By Paula Aven Gladych
Defined benefit pension plan sponsors
in U.S. territories, like Puerto Rico, need to pay attention to changes to their Pension Benefit Guaranty Corporation coverage, according to Buck Consultants.
Generally, qualified defined benefit plans must be funded under a trust created or organized in the United States. This does not include U.S. territories.

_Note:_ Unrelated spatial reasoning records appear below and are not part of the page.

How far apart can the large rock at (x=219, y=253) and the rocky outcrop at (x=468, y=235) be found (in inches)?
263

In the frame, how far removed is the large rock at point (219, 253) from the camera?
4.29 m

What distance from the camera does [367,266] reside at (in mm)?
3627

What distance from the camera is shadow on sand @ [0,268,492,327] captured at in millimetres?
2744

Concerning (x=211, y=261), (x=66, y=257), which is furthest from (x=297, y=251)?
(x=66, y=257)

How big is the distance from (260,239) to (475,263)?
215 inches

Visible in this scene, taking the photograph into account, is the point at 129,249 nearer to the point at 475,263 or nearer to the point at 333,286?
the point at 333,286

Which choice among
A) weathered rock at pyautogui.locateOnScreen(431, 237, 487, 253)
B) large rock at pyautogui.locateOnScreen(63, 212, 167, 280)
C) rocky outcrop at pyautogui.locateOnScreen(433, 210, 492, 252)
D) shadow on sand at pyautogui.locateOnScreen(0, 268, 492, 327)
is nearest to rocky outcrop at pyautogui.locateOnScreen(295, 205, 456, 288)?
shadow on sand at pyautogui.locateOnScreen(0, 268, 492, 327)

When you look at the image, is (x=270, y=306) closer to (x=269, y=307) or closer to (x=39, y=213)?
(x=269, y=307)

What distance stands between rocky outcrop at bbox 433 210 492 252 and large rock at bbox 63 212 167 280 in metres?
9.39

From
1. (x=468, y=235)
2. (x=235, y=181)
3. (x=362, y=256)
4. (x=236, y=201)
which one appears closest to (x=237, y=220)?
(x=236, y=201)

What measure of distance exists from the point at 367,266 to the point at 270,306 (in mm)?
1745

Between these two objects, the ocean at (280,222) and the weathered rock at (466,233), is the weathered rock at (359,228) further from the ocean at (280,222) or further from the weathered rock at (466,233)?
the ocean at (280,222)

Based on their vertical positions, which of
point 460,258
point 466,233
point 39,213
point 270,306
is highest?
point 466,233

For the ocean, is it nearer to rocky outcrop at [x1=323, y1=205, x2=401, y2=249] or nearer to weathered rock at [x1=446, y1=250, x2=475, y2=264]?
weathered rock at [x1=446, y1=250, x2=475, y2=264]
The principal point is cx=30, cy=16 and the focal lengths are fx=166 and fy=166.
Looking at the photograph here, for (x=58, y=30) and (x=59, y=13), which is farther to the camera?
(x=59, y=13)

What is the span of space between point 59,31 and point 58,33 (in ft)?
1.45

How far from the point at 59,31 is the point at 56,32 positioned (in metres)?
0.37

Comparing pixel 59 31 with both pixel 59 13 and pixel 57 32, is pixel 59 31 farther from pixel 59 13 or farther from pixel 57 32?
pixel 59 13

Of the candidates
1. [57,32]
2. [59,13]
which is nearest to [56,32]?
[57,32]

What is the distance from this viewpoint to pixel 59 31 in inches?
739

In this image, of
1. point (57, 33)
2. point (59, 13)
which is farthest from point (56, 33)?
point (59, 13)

In the past, the PBGC took the position that the U.S. trust requirement did not apply to Puerto Rican qualified plans, even if they did make the ERISA
election that would allow them to have their trust be treated as a U.S. trust.
But, for Guam, the PBGC took a completely different position, stating that a plan established in Guam with a non-U.S. trust that otherwise met the tax qualification requirements of the U.S. tax code is subject to PBGC coverage.

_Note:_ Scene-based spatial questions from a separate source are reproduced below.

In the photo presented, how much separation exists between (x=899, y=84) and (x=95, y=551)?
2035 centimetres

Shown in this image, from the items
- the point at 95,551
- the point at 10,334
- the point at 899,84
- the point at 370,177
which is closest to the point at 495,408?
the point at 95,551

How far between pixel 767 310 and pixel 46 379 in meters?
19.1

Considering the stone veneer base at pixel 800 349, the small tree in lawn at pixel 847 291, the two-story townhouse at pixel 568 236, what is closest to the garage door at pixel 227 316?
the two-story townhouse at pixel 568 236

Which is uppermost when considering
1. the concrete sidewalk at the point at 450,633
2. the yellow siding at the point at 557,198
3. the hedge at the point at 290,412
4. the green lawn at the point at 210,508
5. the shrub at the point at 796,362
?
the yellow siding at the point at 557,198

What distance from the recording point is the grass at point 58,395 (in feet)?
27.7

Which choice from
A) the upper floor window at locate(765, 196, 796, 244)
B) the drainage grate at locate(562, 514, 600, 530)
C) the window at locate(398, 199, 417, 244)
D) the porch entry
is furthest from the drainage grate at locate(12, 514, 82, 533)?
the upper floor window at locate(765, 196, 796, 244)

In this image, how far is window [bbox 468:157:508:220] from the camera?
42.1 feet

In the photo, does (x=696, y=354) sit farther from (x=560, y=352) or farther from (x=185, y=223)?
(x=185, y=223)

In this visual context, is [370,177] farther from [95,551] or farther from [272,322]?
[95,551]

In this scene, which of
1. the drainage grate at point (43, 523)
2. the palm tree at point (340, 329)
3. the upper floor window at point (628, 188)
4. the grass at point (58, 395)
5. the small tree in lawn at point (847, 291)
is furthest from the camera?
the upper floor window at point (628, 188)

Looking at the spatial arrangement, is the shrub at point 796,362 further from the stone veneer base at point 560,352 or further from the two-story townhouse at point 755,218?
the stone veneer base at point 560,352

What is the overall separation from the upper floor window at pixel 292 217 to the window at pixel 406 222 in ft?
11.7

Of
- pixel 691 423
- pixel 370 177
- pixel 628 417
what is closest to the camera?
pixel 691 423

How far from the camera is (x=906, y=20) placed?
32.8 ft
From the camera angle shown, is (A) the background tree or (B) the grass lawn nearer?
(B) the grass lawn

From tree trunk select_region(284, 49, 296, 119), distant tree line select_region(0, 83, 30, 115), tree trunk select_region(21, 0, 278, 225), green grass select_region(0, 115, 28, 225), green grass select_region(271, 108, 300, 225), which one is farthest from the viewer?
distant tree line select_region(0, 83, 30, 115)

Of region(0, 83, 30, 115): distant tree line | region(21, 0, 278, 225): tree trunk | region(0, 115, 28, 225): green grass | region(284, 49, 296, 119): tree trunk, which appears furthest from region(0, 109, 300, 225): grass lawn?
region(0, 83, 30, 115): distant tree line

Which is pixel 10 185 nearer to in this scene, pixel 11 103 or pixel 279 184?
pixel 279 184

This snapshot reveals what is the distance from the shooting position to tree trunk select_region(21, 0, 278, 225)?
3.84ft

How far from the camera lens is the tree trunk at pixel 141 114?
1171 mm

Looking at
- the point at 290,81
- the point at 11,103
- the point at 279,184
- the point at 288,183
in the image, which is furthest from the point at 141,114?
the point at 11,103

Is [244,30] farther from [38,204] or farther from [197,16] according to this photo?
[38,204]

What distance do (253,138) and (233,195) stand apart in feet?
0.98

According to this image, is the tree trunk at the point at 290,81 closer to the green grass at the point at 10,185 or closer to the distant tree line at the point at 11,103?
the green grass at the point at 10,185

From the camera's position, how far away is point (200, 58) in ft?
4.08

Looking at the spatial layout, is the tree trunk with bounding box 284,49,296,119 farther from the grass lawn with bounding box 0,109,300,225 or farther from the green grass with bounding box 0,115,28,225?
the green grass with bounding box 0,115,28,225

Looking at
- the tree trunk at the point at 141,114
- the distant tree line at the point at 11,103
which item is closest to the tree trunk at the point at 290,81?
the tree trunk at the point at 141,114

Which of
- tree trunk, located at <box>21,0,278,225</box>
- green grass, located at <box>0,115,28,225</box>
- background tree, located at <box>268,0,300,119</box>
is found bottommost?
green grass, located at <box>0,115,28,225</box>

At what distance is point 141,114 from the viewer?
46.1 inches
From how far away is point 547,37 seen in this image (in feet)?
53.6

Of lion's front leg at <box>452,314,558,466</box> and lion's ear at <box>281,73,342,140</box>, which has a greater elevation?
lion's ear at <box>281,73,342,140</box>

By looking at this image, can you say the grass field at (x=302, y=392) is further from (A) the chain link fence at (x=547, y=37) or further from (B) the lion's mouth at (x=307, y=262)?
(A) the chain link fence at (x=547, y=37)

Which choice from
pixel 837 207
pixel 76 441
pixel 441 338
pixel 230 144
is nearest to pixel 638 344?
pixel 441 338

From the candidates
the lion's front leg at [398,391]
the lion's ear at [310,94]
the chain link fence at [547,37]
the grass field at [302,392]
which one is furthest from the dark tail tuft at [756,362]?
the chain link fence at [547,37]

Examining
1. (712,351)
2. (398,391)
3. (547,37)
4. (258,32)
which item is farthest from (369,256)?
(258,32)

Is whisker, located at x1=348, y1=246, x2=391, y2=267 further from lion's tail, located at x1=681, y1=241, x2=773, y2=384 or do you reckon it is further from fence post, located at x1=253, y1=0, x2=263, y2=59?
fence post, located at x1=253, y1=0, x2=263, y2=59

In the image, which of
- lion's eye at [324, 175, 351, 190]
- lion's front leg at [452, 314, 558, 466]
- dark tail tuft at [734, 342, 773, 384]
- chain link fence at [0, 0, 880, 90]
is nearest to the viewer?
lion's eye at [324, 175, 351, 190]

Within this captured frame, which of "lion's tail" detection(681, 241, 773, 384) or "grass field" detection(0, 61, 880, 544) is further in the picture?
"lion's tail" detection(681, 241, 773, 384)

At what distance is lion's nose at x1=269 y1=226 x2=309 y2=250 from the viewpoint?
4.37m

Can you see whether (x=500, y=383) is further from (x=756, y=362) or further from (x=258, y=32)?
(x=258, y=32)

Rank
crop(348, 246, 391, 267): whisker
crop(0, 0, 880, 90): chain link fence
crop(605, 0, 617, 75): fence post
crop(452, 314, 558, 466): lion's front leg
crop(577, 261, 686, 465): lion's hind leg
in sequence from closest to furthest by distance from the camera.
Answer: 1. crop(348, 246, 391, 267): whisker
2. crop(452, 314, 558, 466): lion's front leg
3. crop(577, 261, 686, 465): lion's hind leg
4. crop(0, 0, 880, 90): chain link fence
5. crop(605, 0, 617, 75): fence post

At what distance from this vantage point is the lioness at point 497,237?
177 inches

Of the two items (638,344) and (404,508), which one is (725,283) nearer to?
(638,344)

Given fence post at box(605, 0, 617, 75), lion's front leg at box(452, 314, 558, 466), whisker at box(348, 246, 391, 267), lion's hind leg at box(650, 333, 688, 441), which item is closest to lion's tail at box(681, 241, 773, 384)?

Early last year, the PBGC withdrew both opinions and is expected to announce that only Puerto Rican qualified plans with Puerto Rican trusts whose plan administrator made an ERISA election would be subject to PBGC
coverage, Buck Consultants said in a brief.
Buck Consultants asserts that if employers do not want PBGC coverage and want to save on their PBGC premiums, they should position their plans so they fall outside the PBGC’s revised view of the coverage requirement for Puerto Rico and Guam employer plans.